Arlidge proceeds further on page 199 to say that:
An officer who positively encourages or assists in the commission of the offence will in any event be guilty as an accessory. It is arguable that the same would apply to a director, at least who simply acquiesces in the fraud, on the ground that a person who has authority to prevent an offence being committed may be implicated by the mere failure to exercise that authority.””
         In the instant case the 3rd Defendant engaged a General Manager and an Accountant as its employees. The General Manager testified that he was not aware of any toll fees being evaded. The Accountant testified that funds were withdrawn from the company to pay public officers so that toll fees were not paid. He conceded in cross examination that he had never seen evidence of payment to any public officer. If it had been established by the State that these two officers were in fact carrying out orders of the Board or were doing something for the Company even if the Board was not aware of what they were doing, there would have been a possibility of the mens rea of these officers being attributed to the 3rd Defendant (GDC). From the mere delegation by the board of the functions of general manager and accountant to these officers it cannot be concluded that acts or omissions of these persons were in the realm of criminal justice the acts and omission of the 3rd defendant. In any event they did not admit to participating in the commission of any offence.
        
         Obligation to pay toll fees
         It is commonplace that toll fees were payable only by foreign registered trucks. The legal obligation to pay toll fees, therefore, rested on the owners of the foreign registered vehicles which entered Malawi. These were GDC Limitada, a Mozambican company and GDC Hauliers Limited, a Zimbabwean company.
         The offence in Count 9, against 3rd Defendant, cannot be sustained on the evidence because all the vehicles in respect of which it is alleged that toll fees were not paid belonged to foreign companies from Mozambique and Zimbabwe. Though the State offered no explanation for the involvement of the 3rd Defendant it is clear that the 3rd Defendant as a local company merely acted as an agent for the foreign companies in arranging and paying toll fees for their vehicles. The State had no legal or any right to collect toll fees from the 3rd Defendant just like the 3rd Defendant had no obligation to pay such fees.

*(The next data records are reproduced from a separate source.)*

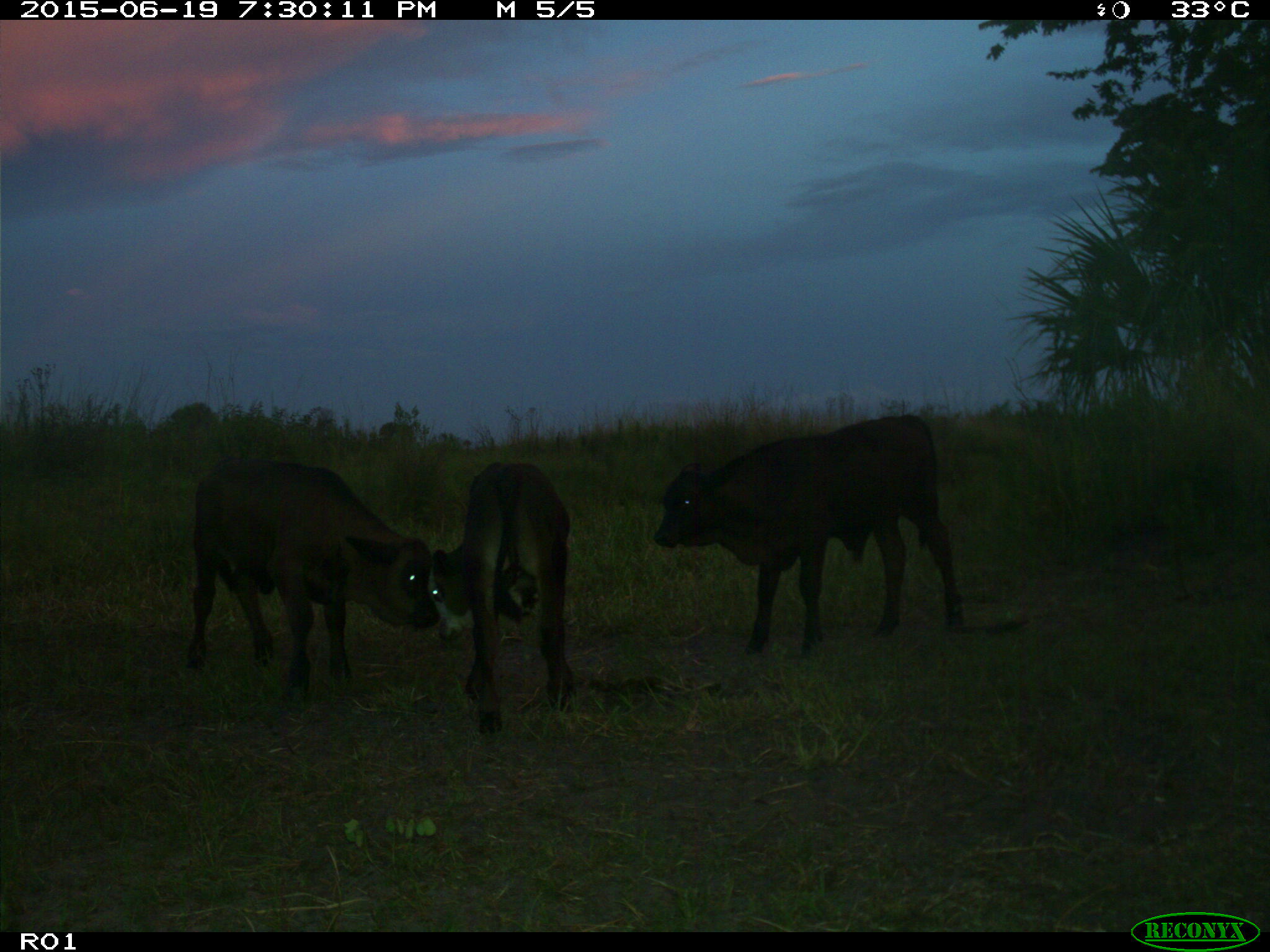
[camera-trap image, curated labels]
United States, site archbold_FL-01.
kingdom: Animalia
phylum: Chordata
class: Mammalia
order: Artiodactyla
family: Bovidae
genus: Bos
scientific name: Bos taurus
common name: domestic cow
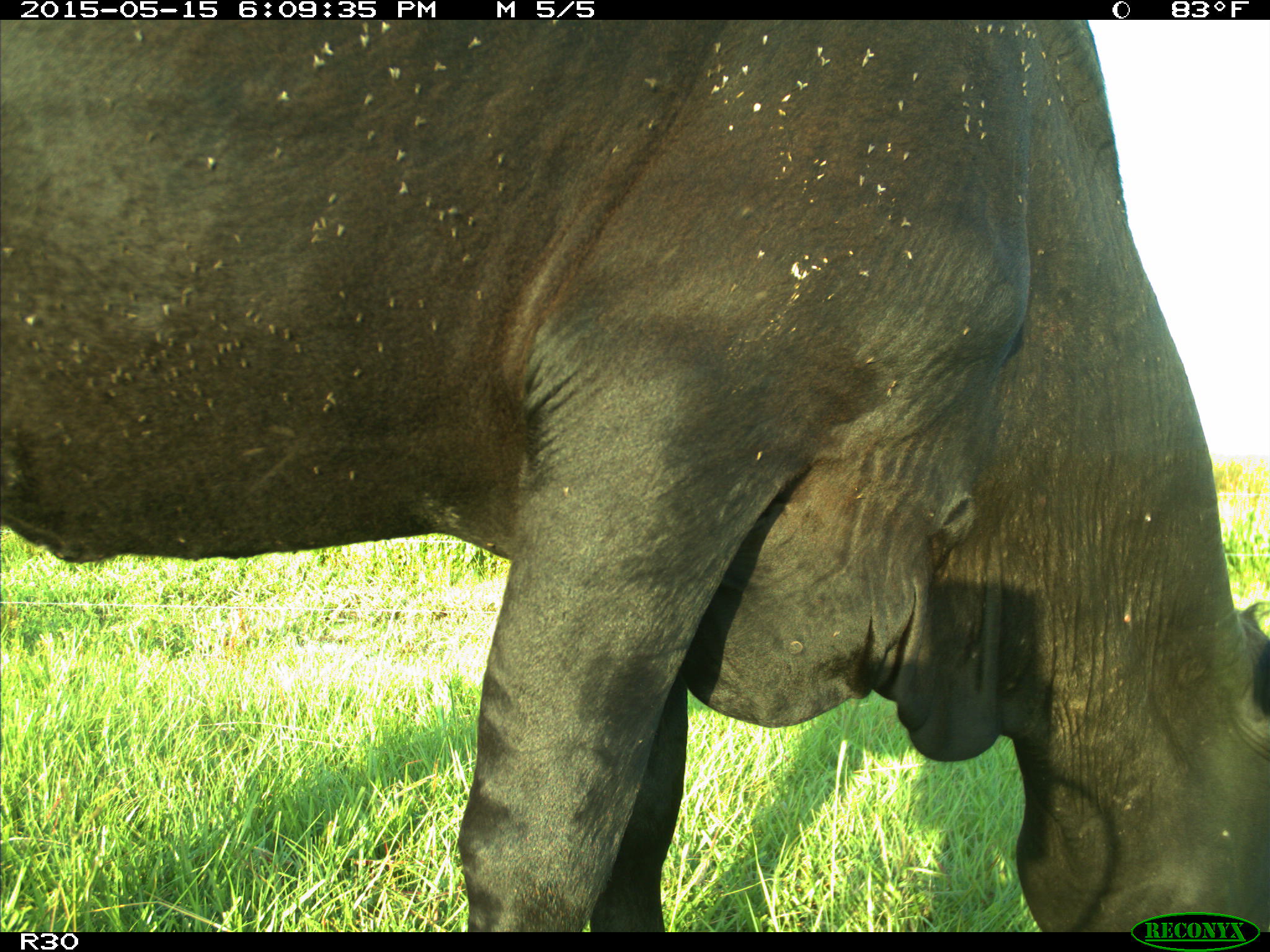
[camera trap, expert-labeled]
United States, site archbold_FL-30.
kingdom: Animalia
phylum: Chordata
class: Mammalia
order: Artiodactyla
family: Bovidae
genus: Bos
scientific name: Bos taurus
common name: domestic cow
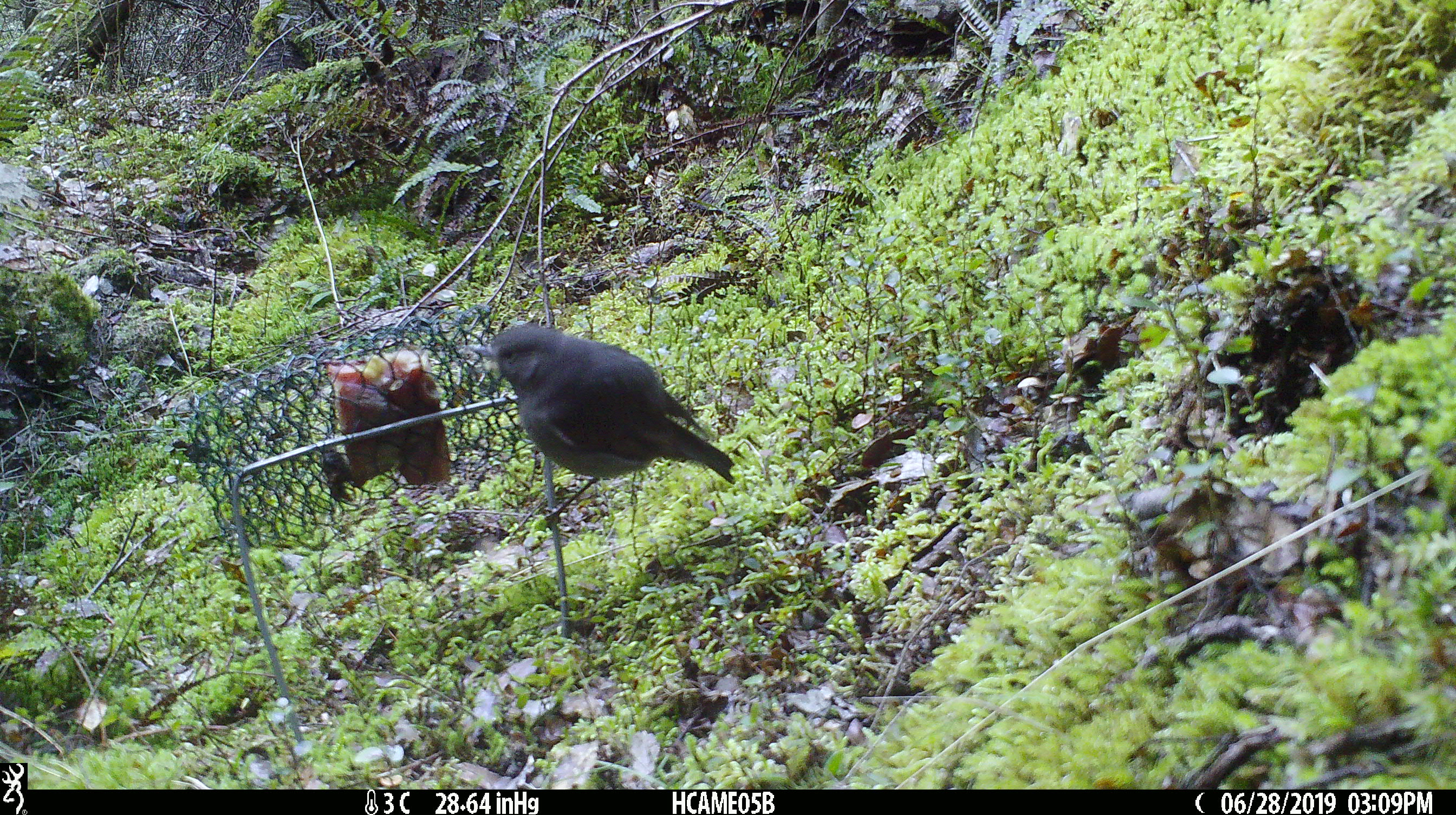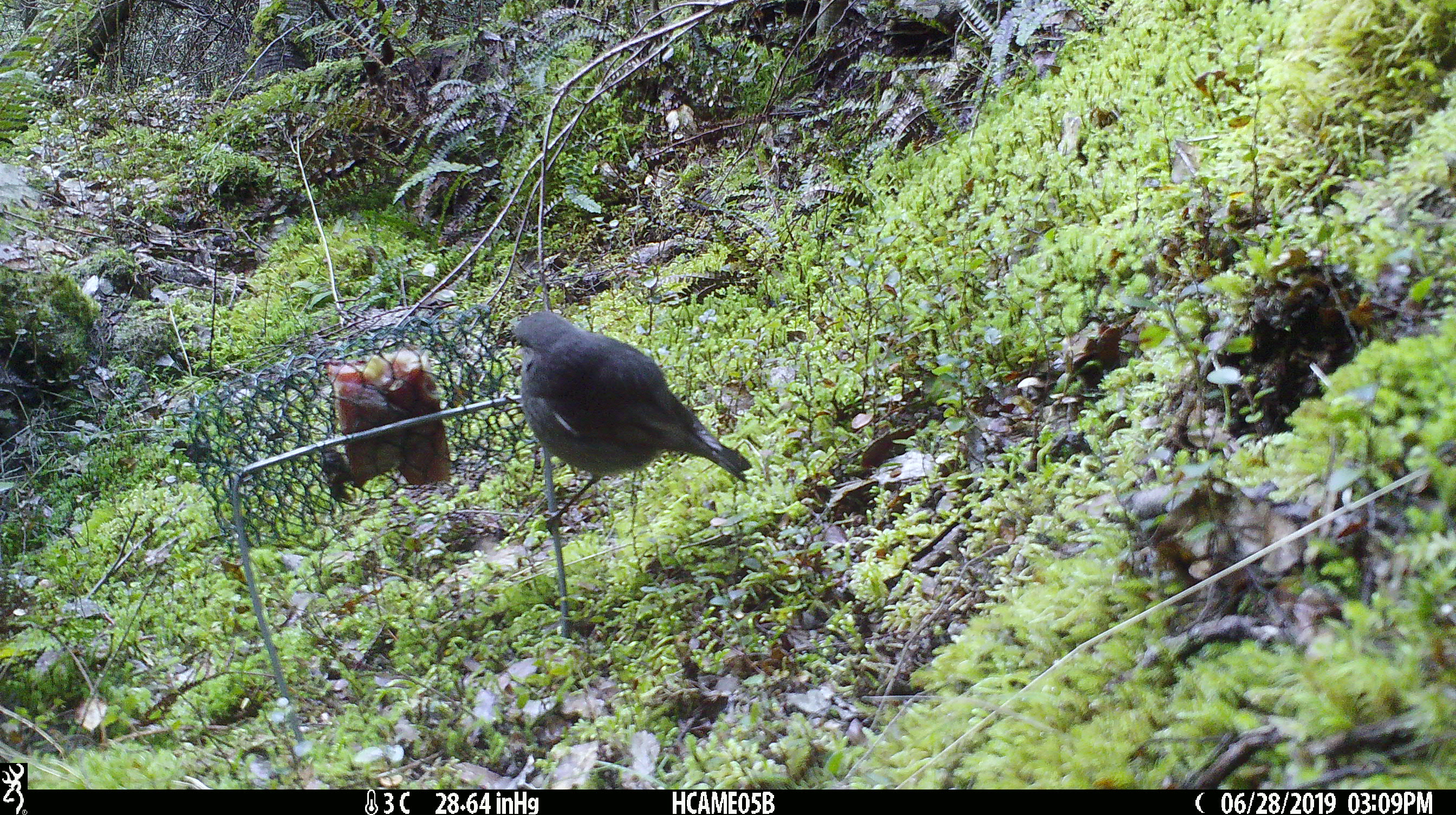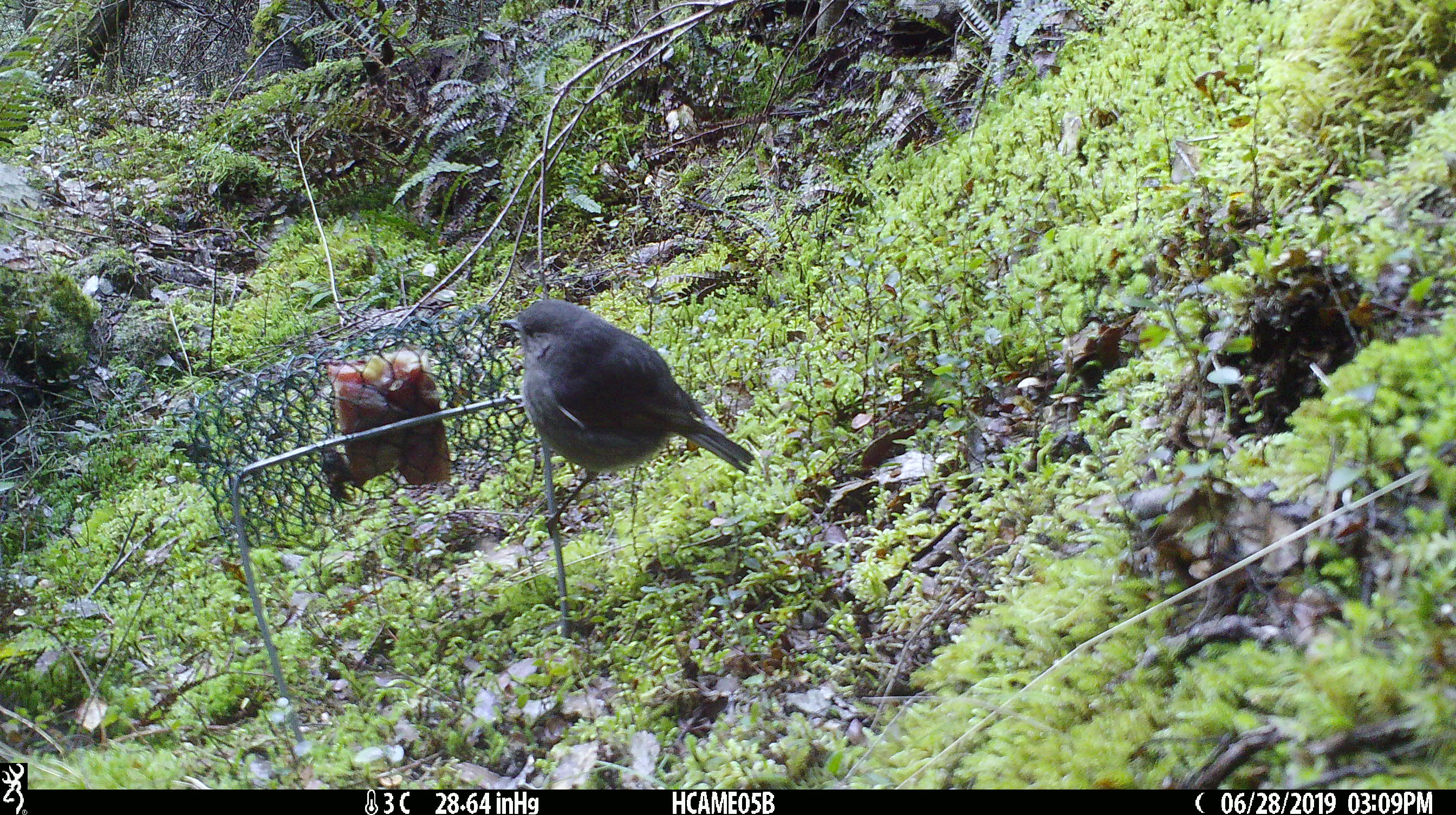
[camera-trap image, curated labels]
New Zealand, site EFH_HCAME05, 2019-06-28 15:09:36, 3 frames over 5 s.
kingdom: Animalia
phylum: Chordata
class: Aves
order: Passeriformes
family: Petroicidae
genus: Petroica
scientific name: Petroica australis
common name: new zealand robin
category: robin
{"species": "robin (new zealand robin) (Petroica australis)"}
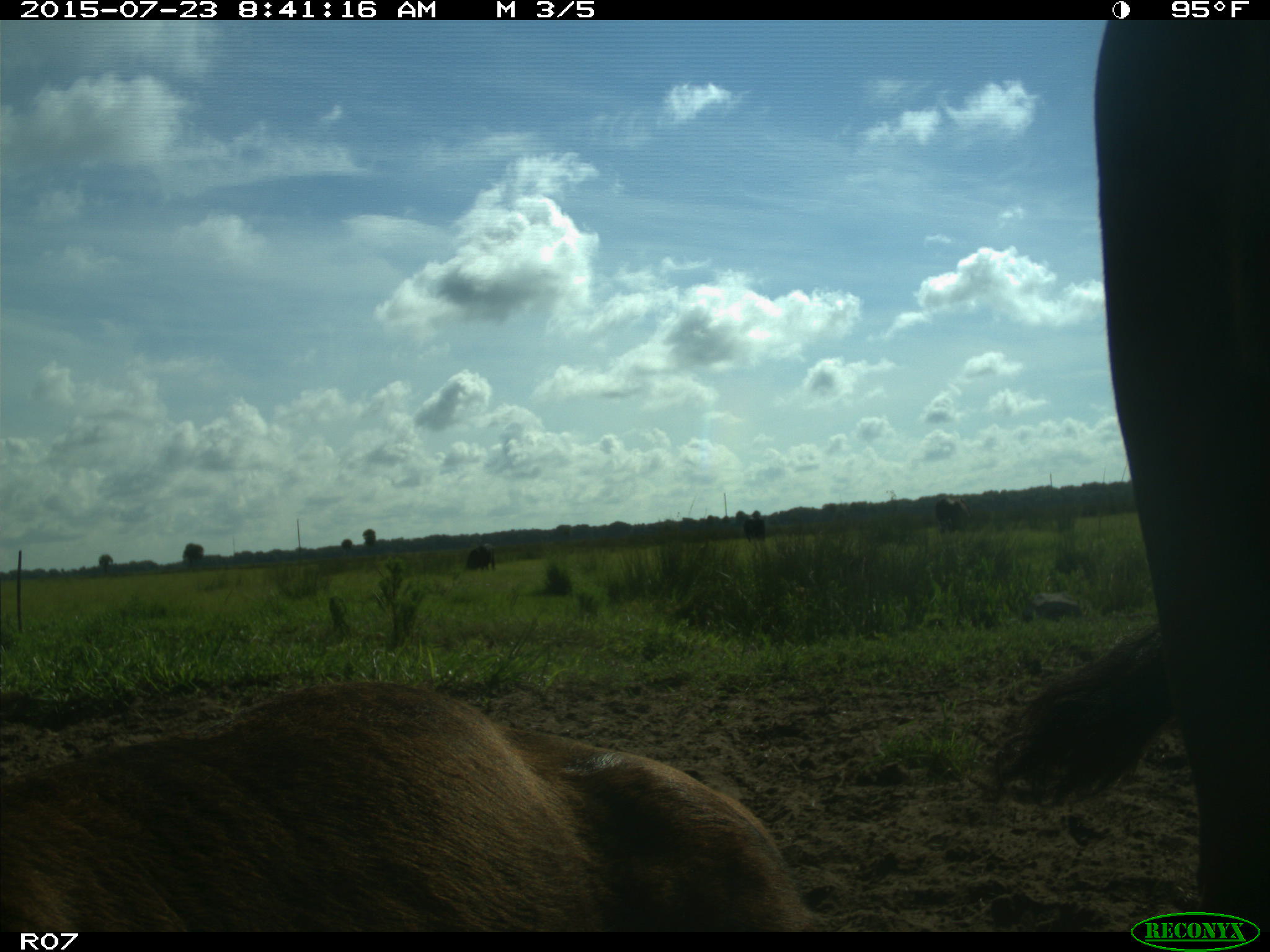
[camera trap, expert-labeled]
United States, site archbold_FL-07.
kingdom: Animalia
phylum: Chordata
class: Mammalia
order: Artiodactyla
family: Bovidae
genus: Bos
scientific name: Bos taurus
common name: domestic cow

         In a letter from the Controller of Customs to the Anti Corruption Bureau, dated 6th May 1998 the State explains how the toll fee collection system was managed. Several points appear from this letter which ought to have been answered or explained by the State but which were ignored. These are:
1)      
The Department of Customs & Excise maintained the records regarding the payment of toll fees;
2)      
Receipts for all payments were in existence but could not be produced by Customs because they were surrendered to the Treasury Cashier;
3)      
Only foreign registered vehicles pay toll fees.